YOUR ASSIGNMENT:
From the listing below, return every line with the string "frames" in it.

RECORDS:
------------------------------------------------------------

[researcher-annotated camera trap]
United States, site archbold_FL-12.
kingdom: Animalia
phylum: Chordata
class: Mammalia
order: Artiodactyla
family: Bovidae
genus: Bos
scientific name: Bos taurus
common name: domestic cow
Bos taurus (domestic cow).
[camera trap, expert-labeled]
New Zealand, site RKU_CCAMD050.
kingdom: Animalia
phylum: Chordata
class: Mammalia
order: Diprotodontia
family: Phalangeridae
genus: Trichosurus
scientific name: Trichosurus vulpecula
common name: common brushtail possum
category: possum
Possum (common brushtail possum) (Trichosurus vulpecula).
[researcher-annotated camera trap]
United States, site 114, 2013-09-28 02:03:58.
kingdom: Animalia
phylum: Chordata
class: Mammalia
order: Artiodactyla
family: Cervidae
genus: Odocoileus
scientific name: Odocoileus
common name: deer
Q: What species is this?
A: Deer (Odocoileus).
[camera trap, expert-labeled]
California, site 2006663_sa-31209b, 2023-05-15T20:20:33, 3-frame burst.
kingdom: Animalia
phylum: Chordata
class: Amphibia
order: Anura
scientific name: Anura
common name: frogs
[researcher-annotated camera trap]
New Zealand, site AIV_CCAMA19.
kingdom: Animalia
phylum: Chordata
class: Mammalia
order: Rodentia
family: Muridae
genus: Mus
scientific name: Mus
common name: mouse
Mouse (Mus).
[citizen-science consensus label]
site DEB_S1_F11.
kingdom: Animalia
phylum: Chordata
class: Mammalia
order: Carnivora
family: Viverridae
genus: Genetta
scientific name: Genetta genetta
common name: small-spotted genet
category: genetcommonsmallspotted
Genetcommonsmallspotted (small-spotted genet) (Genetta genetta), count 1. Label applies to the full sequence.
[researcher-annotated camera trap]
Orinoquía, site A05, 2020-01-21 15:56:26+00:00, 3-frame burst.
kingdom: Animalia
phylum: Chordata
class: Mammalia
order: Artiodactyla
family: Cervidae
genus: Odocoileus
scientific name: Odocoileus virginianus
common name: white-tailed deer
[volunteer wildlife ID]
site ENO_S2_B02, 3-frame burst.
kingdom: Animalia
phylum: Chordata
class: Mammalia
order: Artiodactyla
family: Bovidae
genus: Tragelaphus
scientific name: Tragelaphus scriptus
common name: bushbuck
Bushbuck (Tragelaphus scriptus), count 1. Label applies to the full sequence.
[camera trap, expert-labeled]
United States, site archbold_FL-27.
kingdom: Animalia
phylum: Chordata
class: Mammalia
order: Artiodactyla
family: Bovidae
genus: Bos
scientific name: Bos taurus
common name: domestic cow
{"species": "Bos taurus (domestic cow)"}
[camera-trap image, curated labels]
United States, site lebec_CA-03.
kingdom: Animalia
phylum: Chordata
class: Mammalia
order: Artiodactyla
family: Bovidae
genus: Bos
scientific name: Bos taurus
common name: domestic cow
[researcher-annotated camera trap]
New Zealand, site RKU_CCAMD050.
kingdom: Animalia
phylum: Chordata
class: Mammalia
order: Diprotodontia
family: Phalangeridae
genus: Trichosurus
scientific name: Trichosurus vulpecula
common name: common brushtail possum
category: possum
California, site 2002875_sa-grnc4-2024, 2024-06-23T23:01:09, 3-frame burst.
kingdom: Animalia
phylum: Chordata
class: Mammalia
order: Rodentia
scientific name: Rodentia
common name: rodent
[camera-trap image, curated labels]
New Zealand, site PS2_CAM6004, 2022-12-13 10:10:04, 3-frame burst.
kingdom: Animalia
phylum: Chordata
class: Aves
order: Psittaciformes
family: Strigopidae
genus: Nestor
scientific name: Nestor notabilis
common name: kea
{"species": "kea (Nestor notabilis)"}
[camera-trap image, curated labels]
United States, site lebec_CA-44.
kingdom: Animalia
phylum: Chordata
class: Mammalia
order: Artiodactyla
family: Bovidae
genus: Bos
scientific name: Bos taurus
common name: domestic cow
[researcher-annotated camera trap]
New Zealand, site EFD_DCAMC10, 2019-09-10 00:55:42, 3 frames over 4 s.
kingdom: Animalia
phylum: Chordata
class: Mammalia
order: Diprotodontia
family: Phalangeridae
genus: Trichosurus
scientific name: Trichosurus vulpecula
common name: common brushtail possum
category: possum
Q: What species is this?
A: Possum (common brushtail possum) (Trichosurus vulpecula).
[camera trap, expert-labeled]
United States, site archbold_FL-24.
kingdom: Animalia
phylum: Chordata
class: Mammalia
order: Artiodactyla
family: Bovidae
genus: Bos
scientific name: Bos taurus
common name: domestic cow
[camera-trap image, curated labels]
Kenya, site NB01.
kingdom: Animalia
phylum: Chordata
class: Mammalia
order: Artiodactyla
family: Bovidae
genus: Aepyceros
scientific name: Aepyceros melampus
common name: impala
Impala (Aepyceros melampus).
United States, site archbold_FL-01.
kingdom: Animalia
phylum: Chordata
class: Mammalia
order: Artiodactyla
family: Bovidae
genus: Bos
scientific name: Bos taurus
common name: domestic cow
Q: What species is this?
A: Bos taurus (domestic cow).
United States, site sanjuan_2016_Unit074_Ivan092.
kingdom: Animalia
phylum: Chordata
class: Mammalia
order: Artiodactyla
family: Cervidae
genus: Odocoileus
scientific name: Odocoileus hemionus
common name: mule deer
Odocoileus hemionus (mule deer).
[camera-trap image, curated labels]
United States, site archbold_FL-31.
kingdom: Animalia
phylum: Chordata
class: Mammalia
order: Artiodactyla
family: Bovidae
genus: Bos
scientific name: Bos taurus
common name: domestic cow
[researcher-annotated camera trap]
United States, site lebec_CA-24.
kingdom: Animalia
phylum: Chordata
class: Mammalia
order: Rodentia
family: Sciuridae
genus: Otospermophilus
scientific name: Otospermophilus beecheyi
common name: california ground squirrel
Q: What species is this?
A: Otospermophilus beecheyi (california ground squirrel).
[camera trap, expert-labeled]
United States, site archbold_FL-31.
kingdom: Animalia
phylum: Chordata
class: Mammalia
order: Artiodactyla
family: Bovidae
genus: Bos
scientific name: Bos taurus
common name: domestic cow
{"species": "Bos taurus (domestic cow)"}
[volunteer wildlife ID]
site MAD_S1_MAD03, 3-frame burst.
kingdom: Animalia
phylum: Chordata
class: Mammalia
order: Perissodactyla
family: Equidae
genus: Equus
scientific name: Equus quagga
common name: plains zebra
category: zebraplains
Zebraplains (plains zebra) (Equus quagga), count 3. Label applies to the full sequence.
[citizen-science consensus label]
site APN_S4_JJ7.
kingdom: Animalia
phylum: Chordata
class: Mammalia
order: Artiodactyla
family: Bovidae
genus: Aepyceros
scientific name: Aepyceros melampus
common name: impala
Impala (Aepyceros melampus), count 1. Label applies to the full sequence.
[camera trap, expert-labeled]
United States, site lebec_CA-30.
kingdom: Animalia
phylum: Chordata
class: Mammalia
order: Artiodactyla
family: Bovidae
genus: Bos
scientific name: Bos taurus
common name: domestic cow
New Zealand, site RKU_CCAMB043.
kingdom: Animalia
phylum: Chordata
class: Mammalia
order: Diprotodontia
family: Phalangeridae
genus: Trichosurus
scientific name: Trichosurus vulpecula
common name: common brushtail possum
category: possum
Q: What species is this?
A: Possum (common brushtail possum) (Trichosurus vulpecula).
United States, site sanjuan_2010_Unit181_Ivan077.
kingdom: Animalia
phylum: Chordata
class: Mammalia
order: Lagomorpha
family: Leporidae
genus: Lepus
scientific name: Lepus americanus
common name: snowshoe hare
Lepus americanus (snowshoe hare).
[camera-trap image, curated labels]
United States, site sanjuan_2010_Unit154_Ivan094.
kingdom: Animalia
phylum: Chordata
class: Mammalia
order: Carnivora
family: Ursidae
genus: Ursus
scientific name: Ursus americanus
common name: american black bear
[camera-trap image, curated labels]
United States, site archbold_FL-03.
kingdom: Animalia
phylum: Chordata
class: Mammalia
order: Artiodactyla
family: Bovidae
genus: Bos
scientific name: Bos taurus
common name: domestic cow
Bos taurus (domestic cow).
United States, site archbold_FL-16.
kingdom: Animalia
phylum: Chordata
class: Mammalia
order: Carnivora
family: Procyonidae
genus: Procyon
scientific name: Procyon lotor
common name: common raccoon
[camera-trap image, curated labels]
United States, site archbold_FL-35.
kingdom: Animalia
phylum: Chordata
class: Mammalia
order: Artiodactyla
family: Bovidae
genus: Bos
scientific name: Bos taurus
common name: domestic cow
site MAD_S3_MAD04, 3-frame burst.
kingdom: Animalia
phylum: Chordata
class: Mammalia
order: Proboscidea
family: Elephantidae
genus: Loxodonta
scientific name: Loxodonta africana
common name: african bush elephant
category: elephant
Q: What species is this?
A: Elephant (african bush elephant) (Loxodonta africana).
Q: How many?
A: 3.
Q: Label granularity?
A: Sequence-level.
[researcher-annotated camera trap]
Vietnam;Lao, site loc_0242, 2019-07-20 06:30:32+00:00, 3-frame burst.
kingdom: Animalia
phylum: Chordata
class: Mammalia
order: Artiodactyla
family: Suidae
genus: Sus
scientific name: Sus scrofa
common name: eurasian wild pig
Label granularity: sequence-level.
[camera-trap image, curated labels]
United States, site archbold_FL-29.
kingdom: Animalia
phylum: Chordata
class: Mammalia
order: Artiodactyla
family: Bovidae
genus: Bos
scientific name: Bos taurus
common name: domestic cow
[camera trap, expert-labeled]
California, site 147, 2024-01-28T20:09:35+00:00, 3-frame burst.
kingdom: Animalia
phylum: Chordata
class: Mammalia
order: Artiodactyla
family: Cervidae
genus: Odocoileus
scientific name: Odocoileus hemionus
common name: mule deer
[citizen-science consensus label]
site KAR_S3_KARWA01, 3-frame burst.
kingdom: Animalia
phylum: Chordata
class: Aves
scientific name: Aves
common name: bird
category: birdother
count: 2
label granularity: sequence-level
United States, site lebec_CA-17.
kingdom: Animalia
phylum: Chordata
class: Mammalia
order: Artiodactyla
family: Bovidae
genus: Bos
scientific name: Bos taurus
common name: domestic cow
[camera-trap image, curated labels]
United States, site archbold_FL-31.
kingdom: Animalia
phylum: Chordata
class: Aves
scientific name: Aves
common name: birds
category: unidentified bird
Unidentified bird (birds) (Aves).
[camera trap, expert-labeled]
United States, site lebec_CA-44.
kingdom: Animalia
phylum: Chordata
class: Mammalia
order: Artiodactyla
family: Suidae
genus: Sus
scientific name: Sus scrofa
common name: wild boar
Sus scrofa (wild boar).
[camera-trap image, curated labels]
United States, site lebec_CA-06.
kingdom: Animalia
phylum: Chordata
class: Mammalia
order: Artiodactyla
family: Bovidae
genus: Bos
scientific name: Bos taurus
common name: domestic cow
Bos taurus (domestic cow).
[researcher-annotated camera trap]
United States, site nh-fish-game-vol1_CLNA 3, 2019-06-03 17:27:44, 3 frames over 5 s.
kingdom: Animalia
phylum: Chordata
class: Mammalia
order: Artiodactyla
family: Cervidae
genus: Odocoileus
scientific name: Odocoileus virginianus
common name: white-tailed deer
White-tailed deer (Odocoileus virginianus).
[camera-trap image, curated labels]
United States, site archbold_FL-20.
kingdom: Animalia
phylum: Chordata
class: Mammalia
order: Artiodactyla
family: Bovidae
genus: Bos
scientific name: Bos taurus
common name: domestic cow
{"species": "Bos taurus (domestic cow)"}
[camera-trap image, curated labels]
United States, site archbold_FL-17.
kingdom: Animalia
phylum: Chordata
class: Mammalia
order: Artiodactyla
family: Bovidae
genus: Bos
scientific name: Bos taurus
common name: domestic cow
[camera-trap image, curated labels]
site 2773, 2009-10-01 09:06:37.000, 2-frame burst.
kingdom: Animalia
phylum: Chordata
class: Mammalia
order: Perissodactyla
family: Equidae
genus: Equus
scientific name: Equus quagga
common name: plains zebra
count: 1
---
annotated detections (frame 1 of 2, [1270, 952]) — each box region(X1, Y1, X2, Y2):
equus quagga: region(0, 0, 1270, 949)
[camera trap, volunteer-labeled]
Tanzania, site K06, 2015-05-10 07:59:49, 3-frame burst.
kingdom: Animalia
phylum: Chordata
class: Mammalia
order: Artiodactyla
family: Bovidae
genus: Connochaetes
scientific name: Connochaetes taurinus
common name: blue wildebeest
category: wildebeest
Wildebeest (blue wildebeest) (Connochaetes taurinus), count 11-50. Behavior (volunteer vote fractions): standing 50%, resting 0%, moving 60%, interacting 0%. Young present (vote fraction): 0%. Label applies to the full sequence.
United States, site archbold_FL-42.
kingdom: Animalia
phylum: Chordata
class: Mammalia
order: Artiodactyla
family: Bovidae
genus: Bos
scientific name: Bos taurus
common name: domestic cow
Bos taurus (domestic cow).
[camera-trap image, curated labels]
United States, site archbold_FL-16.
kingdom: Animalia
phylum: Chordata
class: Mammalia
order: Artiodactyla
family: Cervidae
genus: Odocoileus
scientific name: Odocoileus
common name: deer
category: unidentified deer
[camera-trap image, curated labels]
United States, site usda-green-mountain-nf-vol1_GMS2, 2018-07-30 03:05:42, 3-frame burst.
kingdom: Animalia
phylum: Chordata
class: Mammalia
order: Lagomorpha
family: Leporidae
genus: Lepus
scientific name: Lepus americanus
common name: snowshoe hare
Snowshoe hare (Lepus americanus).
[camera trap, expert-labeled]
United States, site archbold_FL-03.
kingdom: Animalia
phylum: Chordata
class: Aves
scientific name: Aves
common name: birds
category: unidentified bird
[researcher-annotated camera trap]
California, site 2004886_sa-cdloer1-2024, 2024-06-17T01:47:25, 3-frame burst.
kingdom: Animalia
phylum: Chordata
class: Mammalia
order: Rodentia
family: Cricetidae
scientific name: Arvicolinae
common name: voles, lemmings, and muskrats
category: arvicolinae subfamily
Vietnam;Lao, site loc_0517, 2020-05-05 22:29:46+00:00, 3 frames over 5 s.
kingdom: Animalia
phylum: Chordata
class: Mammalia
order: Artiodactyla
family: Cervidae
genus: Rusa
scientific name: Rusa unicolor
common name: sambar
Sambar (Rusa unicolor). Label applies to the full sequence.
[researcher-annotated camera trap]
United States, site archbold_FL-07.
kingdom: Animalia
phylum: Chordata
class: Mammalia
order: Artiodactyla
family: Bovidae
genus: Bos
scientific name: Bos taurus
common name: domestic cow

------------------------------------------------------------

ANSWER SPACE:
New Zealand, site EFD_DCAMC10, 2019-09-10 00:55:42, 3 frames over 4 s.
United States, site nh-fish-game-vol1_CLNA 3, 2019-06-03 17:27:44, 3 frames over 5 s.
Vietnam;Lao, site loc_0517, 2020-05-05 22:29:46+00:00, 3 frames over 5 s.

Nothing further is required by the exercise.